═══ RECORDS PROVIDED

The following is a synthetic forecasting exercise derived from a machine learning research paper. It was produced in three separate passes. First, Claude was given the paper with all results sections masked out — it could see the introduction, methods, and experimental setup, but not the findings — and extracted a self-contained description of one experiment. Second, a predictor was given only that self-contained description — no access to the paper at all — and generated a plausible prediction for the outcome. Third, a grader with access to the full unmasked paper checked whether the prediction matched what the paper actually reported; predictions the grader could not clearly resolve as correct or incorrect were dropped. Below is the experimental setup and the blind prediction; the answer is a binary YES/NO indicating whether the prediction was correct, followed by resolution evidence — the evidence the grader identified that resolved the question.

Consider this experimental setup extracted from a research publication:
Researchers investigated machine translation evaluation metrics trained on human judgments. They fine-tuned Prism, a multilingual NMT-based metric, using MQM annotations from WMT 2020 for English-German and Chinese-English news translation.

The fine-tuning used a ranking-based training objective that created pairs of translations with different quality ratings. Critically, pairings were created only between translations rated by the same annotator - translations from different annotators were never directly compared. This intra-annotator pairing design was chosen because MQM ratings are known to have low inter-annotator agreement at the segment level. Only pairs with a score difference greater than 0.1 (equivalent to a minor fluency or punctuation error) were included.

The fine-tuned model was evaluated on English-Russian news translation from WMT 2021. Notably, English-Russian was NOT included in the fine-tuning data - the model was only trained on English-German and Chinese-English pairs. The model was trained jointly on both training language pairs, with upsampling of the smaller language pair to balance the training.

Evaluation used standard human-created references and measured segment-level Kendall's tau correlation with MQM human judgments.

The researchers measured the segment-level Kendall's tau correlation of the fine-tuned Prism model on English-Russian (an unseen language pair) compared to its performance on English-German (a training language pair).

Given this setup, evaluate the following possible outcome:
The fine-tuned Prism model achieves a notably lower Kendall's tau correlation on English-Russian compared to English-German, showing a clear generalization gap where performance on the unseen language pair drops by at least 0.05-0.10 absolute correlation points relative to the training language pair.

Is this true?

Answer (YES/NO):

══════

If a line in the data above contains "human", return that line.

TASK RESPONSE:
Researchers investigated machine translation evaluation metrics trained on human judgments. They fine-tuned Prism, a multilingual NMT-based metric, using MQM annotations from WMT 2020 for English-German and Chinese-English news translation.
Evaluation used standard human-created references and measured segment-level Kendall's tau correlation with MQM human judgments.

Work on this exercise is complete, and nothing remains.